So in etwa lautete dann immer die knappe innere Anweisung. Nicht wortwörtlich, aber so fühlte sich die Botschaft aus dem Innen an. 

Sie hatte immer nicht recht verstehen können, warum sie derlei "Anweisungen" bekam. 

Sie wußte und sie verstand nicht, was oder wer da "sprach". Deshalb konnte sie das "gesagte" nicht für sich einordnen und damit eben leider auch nicht verstehen. Also machte sie sich oft Vorwürfe deswegen und Worte wie "feige" und "arschlos" kamen ihr in den Sinn, weil sie sich aus ihrer alten Sicht heraus gefühlt "unnötig" um bestimmte Situationen herumdrückte und die Konfrontation mied. 

Dabei war das alles Unsinn. Sie hatte gute Gründe konfrontative Momente zu meiden. Es war ihr innerer Wächter, der sie ausbremste. Der Teil in ihr, der sie vor Unvorsichtigkeiten und Ressourcen übersteigenden "Nicht-Klugheiten" warnte und diese zu verhindern suchte, indem er versuchte, sie von etwas abzuhalten, was er als riskant einstufte. 

Dieser Wächter war eine ihrer Ich-Einheiten und damit ein Teil von ihr. 

Der Wächter handelte immer in der Summe ihrer bisher gemachten Erfahrungen bei Handlungen im und mit dem Außen. 

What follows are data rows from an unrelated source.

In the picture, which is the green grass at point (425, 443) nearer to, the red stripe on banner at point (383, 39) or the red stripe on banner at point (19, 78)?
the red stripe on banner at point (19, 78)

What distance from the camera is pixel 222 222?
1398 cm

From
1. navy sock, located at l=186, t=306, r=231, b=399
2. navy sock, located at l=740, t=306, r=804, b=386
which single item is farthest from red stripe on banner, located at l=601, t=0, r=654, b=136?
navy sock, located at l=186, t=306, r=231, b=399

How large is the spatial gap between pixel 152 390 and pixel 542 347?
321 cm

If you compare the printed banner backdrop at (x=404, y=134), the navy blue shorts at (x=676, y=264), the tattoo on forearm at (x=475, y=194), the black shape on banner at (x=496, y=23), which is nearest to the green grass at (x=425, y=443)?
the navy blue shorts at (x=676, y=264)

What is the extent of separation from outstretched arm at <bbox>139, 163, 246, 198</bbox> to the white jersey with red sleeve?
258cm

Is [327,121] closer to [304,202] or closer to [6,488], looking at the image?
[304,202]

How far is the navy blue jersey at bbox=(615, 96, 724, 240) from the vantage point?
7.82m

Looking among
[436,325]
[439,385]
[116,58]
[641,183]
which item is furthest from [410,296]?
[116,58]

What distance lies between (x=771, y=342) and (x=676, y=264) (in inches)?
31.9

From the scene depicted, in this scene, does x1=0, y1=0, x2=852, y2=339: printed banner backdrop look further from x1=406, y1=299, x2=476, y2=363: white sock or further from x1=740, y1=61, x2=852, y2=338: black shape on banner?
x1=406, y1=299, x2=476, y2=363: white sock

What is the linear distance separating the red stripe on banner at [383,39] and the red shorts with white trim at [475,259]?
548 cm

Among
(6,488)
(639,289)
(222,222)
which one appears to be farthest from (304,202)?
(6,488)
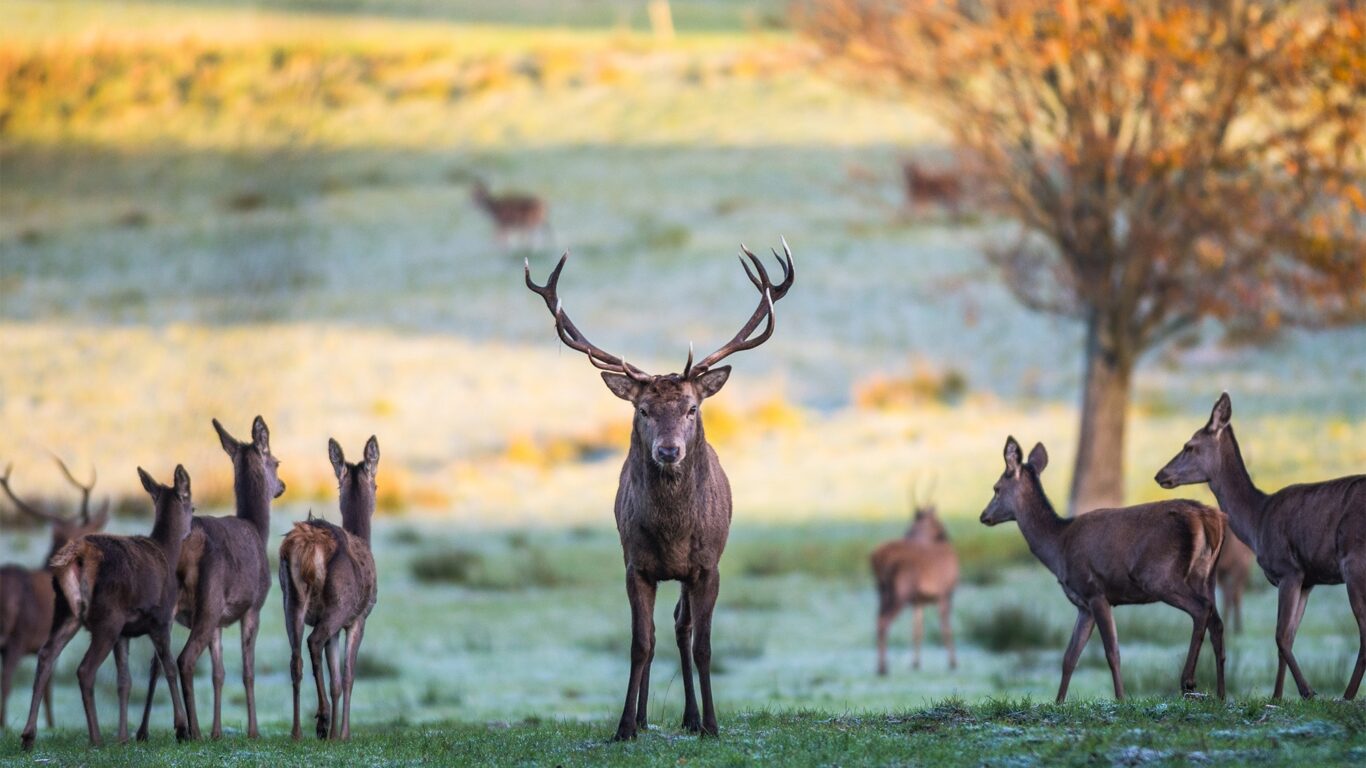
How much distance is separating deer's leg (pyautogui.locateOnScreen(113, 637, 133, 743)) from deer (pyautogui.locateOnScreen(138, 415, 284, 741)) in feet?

Er tat das, um sie zu schützen. 

Er zeigte ihr ihre Grenzen auf, vermutlich auch, damit sie sich nicht länger in inhaltsleere Machtkämpfe um alte Positionen verwickelte.

Außerdem wollte er sie damit vor schlechten Emotionen und der Wiederholung von alten Mustern schützen.

Er, der innere Wächter, wollte sie vor Schaden bewahren. Und er tat gut daran, dachte sie. 


Er war auf ihrer Seite, er war eine wertvolle Ressource und er handelte immer auf der Grundlage aller bisher in ihrem Leben gemachten Erfahrungen, hielt sie sich erneut den Kern seiner Bestimmung vor Augen, um es nur ja nicht wieder zu vergessen. 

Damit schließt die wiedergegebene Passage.